President's absent from the ceremony has opened up a popular debate on the security situation. People have begun to ask questions

about the safety and security of ordinary citizens. A firm opinion has emerged that, the Government has meekly admitted that, the security of the country is in a perilous state.

Furthermore, the Government had admitted that, the political agenda of the country is determined, not by the President Chandrika Kumaratunge and her Government, but, by Tiger Supremo Velupillai Prabakaran

and by his militant organization, Viz., the Liberation Tigers of Tamil Eelam (LTTE.)

For the first time, at midnight, on 3 February 1948, Ceylon (presently Sri Lanka), ceased to be a British Crown Colony, after Ceylon Independence Act, enacted by the House of Representative of Ceylon, received Royal Assent on 10 December 1947. On 4 February 1948, a 21 - gun salute fired from the 17th century Dutch cannon on the Galle Face green, heralded the dawn of the freedom. At Torrington, Colombo, standing on specially erected stage, the Duke of Gloucester, the brother of the British sovereign King George VI, read the Declaration of Independence, which in the years to come, set the stage for the gradual escalation of the ethnic conflict. He also a read a personal message from the British King:

  • "I know that my people in Ceylon are ready to make full and rich contribution to the associations of free people's and I am confident that you will carry your new responsibilities ably to the end. My wishes go out to you on this great day, and I pray that Ceylon may enjoy peace and prosperity in full measure. May God bless you all and guide your country through the years that lie ahead."

Subsequently, D.S. Senanayake was sworn in as Ceylon's first Prime Minister, who hauled down the British Royal Ensign and as

national flag was yet to be designed, he hoisted the Royal Standard of the Nayaka Tamil Monarch, Sri Wickrema Rajasinghe, the last King of Kandy.
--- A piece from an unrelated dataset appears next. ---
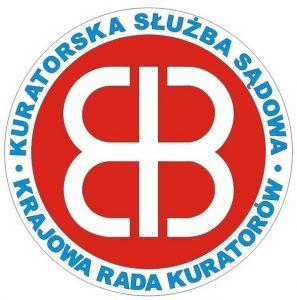 logo_krk1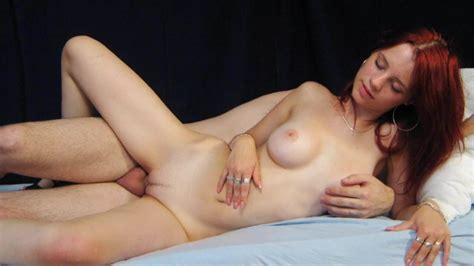 Beautiful Ariel Piper Fawn Free Xxx Beautiful Hd Porn 7a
The flag had a passant royal lion, with a sword in its right fore paw at the centre and a bo-leaf at each other corner on a plain border, heralding Ceylon's independence.

Since from the first Independence day celeberation in 1948, beginning with the first British Governor Sir Henry Monck-Mason Moore, all the heads of state up to 1999, participated at the ceremony and were the chief guests at the annual national event. Unfortunately, this year Chandrika Kumaratunge stayed away from the ceremony, a unique national event, that was so important to the country as a whole.
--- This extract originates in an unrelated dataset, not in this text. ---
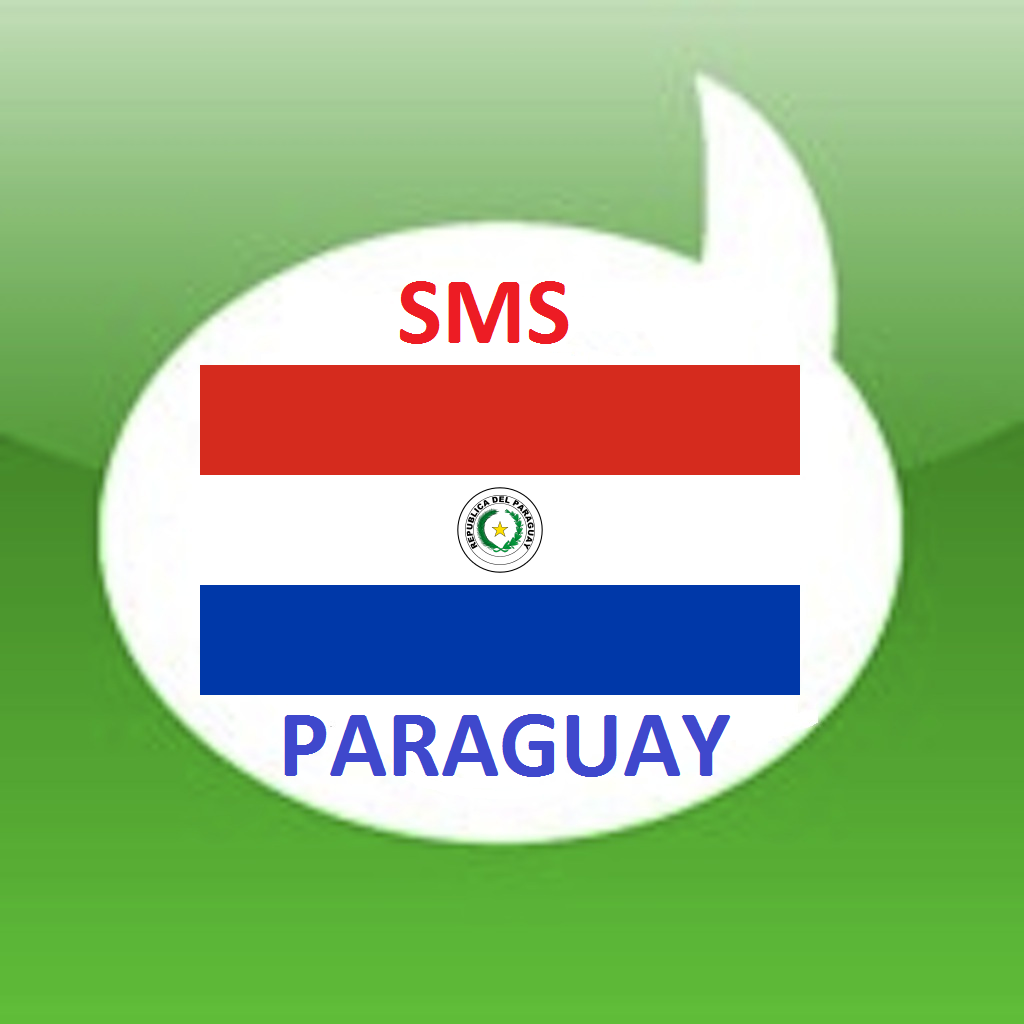 Free SMS Paraguay Android App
Even on the receipt of adverse security reports, on 6 October 1981, Anwar al Sadat, the President of Egypt (1970-81) boldly participated in the country's national event, but was shot and killed by an Islamic fundamentalist, while receiving the guard of honour. Again on 30 July 1987, whilst his security officers were against any farewell guard of honour in Colombo, Rajiv Gandhi participated courageously, but was attacked by a Sri Lankan Naval rating.

Holding the office of the head of a state does not merely mean enjoying limitless power and position, but the office demands the bold exemplary display of courage and confidence. The saying, all is fair in war and love, is also applicable to those holding the highest political office in a country.

Since from the very day the country received independence, the Tamils had not shown any interest in the event. At the early stages, Tamils began to ignore the Independence day, but as the Government began to throttle with anti-Tamil legislation, initially they hoisted black flags to show their resentment. Gradually after 1972, it became a non-event, once independent homeland issue began to reverberate all over the country.

The low-keyed Independence day's celeberation was held at the backdrop of the politics of xenophobia and hatred of the Tamil minorities. It was a function with a difference. This year, a vast majority of the Sinhalese, as well as the entire Tamils considered, independence and the independent day celebrations, a non-event.

Whether such celebrations were held or not, the Tamils, living in the North and Eastern provinces, continue to languish under the government's draconian Emergency Rule. The rule under emergency regulation is on for the last ten thousand days, since April 1971, with very brief irregular respites. Cordoning off, search, arrests, detentions, incarcerations, non-judicial killings and involuntary disappearances of the Tamils are the order of the day as usual.

Chandrika Kumaratunge, though stayed away from the public celeberation, for her safety, addressed to the nation over the state television, Rupavahini. She appealed to all Sri Lankans, irrespective of their political beliefs, to join her and her Government in the process of a Constitutional Reform, the formation of a new political culture and rebuilding of a new Sri Lankan nation. In her address she said - "Since August 1994, I personally, and my Government, have worked unceasingly to seek a negotiated political settlement to the conflict and to end the war. The major opposition group and one militant group, remain constant in their refusal to constructively participate in that process."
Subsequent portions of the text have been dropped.